● **TEXTE FOURNI**
=-=-=-=-=
Comment les formes pourraient-elles exister en l’absence des éléments [qui les constituent] ?
Par conséquent, la simple désignation elle-même n’existe pas.
Sa Sainteté a terminé l’enseignement du jour en indiquant que le lendemain il donnerait l’explication de la production de l’esprit d’éveil de la bodhicitta.
Du Centre des congrès, Sa Sainteté le Dalaï-Lama s’est rendu à la Cathédrale St Stephen, la cathédrale catholique romaine de Brisbane, pour participer à un rassemblement multiconfessionnel de prières en faveur de la paix. Il y a été accueilli par Mgr Mark Coleridge en personne, l’archevêque de Brisbane, qui l’a escorté, ainsi que les autres chefs spirituels présents, jusqu’à l’intérieur de l’église. Au cours de son discours d’introduction, devant une importante congrégation, l’archevêque a loué les mérites de Sa Sainteté, rappelant sa capacité à transcender les différences culturelles et le fait que, bien qu’ayant connu le malheur, il répandait la joie autour de lui. Il a déclaré :
« Je vous accueille non comme un étranger, mais comme un ami. Que la paix soit avec vous. »
« Leaders respectés des différentes traditions spirituelles, frères et sœurs » a commencé Sa Sainteté, « en réalité, nous sommes tous nés de la même façon et nous mourrons tous de la même façon. Nous sommes donc véritablement des frères et des sœurs humains. Vous me faites un grand honneur en m’accueillant ici, dans ce lieu sacré. J’ai l’impression que presque toutes les grandes traditions religieuses du monde sont représentées ici, voilà pourquoi cet événement témoigne de l’un de mes propres engagements qui est de promouvoir l’harmonie interreligieuse.
Le Pape Jean-Paul II m’avait invité au grand rassemblement interreligieux qu’il avait organisé à Assise. Comme nous en étions convenus alors, l’harmonie entre nos différentes traditions religieuses est primordiale parce que chacune d’entre elles est une source vivante d’amour, de tolérance et de pardon. En dépit de leurs différents points de vue philosophiques, elles véhiculent toutes un message d’amour et de compassion. L’amour et la compassion promeuvent la confiance et la confiance est la base de cette amitié dont nous avons tous besoin parce que nous sommes des animaux sociaux. Cela ne s’achète pas ; cela s’accroît en faisant preuve d’une affection sincère les uns envers les autres.
=-=-=-=-=
● **DONNÉES FOURNIES**
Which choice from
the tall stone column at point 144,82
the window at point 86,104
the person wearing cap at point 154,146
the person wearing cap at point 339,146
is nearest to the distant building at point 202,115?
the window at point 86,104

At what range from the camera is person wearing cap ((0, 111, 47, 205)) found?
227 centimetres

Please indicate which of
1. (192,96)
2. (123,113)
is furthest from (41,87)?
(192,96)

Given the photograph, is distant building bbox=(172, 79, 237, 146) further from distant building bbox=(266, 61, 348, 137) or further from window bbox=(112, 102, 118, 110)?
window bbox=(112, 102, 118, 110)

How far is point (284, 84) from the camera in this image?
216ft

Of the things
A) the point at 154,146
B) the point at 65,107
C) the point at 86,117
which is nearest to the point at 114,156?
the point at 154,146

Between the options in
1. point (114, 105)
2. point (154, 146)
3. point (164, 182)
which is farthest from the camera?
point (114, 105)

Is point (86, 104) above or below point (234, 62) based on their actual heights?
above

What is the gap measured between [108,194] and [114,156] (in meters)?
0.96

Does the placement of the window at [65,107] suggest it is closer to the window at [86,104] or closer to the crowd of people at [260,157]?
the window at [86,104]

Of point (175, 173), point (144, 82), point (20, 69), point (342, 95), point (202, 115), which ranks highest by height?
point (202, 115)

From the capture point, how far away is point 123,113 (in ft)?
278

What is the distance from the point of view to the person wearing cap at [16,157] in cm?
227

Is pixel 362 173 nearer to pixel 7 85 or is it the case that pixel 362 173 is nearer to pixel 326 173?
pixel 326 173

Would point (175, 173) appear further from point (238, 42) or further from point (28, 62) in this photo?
=-=-=-=-=
Réécrivez tout ce qui va de « Comment les formes » jusqu’à « de la bodhicitta. » dans le texte fourni, en remplaçant « désignation » par « dénomination ». Servez-vous uniquement du texte fourni.

● **RÉPONSE PROPOSÉE**
Comment les formes pourraient-elles exister en l’absence des éléments [qui les constituent] ?
Par conséquent, la simple dénomination elle-même n’existe pas.
Sa Sainteté a terminé l’enseignement du jour en indiquant que le lendemain il donnerait l’explication de la production de l’esprit d’éveil de la bodhicitta.